◆ Exercise brief ◆
Copy the items verbatim, starting with the line that contains "How distantly are" and going on through the line that contains "13.3 meters".

* BEGIN Records provided *

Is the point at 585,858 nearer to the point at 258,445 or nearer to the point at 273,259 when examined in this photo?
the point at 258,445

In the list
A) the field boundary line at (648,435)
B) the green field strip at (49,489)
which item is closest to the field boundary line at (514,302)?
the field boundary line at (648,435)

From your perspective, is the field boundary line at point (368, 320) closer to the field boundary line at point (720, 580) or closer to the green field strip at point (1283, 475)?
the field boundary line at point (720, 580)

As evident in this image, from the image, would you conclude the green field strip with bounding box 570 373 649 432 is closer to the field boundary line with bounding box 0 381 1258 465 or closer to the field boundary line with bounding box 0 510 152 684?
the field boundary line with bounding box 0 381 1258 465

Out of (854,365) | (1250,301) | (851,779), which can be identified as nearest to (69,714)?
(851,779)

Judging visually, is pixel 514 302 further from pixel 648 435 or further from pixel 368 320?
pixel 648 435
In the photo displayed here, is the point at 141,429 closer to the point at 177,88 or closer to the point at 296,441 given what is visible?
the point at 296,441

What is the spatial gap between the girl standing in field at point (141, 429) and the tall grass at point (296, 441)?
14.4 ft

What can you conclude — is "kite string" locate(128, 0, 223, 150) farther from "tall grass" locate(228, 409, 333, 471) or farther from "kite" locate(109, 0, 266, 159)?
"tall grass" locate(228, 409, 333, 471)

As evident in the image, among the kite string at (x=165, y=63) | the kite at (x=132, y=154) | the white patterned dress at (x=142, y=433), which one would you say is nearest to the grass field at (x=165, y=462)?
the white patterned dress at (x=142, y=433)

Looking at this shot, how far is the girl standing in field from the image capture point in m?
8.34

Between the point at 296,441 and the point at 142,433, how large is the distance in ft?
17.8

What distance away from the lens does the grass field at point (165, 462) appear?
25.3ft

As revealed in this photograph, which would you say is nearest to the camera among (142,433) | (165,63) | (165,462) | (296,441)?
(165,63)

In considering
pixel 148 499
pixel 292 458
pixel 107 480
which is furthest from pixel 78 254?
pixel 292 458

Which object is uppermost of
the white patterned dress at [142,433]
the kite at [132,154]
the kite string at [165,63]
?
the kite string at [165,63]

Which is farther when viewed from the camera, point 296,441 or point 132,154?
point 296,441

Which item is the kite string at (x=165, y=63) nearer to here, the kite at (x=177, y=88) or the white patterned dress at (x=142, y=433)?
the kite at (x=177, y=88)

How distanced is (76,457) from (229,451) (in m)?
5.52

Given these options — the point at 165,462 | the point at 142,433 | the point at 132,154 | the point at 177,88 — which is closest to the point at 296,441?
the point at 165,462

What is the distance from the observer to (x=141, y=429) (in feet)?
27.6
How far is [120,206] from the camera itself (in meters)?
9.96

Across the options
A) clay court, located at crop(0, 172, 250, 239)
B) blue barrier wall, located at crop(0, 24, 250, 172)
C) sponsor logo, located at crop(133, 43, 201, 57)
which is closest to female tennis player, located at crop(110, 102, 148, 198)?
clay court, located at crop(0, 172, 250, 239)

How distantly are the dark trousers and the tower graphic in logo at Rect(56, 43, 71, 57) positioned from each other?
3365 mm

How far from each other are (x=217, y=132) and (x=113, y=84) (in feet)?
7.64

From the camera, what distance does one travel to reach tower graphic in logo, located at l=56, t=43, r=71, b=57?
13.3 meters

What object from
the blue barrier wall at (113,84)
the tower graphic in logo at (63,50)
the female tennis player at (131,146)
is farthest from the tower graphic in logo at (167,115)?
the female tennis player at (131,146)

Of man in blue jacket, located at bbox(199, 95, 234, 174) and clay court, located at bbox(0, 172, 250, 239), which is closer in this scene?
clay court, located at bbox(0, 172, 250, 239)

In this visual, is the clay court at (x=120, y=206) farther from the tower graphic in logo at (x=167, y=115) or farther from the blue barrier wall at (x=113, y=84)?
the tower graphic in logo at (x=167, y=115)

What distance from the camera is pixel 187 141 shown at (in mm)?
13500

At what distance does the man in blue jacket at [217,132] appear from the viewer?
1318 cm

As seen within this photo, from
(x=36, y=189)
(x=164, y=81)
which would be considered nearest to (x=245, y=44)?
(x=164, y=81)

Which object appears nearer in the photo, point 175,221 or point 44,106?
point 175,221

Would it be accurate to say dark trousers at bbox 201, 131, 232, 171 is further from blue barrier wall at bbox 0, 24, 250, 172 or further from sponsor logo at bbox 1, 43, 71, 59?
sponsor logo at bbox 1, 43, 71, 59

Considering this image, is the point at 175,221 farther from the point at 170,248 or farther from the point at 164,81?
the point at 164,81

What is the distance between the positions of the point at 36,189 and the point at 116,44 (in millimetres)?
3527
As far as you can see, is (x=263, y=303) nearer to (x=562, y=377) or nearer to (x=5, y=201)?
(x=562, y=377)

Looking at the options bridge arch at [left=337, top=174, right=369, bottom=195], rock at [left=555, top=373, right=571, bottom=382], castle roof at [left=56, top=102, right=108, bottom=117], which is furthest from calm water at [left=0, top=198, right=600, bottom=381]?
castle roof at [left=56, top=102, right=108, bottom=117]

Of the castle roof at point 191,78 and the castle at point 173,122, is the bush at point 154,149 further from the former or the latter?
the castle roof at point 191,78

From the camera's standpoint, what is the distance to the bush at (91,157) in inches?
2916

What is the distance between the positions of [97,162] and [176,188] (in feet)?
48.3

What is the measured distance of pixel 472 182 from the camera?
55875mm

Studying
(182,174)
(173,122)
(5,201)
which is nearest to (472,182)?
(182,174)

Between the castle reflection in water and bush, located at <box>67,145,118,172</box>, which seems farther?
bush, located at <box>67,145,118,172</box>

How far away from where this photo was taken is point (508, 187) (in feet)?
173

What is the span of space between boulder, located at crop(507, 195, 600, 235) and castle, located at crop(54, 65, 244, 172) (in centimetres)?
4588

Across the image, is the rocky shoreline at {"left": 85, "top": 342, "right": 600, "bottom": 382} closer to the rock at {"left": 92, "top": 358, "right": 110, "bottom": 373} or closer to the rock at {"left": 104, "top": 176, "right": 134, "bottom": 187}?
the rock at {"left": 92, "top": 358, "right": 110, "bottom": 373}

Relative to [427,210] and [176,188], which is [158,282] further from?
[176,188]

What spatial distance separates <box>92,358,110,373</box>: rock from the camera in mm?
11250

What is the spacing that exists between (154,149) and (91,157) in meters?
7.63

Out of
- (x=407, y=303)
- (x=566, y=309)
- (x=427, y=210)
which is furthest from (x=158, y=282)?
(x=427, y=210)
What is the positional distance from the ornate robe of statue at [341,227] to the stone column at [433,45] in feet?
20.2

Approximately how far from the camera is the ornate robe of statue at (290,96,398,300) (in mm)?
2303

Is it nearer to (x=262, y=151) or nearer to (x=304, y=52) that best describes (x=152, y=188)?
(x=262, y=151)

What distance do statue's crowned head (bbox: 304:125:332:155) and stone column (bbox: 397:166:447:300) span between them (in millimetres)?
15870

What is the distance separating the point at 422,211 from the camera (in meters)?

* END Records provided *

◆ Expected answer ◆
How distantly are the dark trousers and the tower graphic in logo at Rect(56, 43, 71, 57) positioned from each other?
3365 mm

How far from each other are (x=217, y=132) and (x=113, y=84) (in feet)?
7.64

From the camera, what distance does one travel to reach tower graphic in logo, located at l=56, t=43, r=71, b=57?
13.3 meters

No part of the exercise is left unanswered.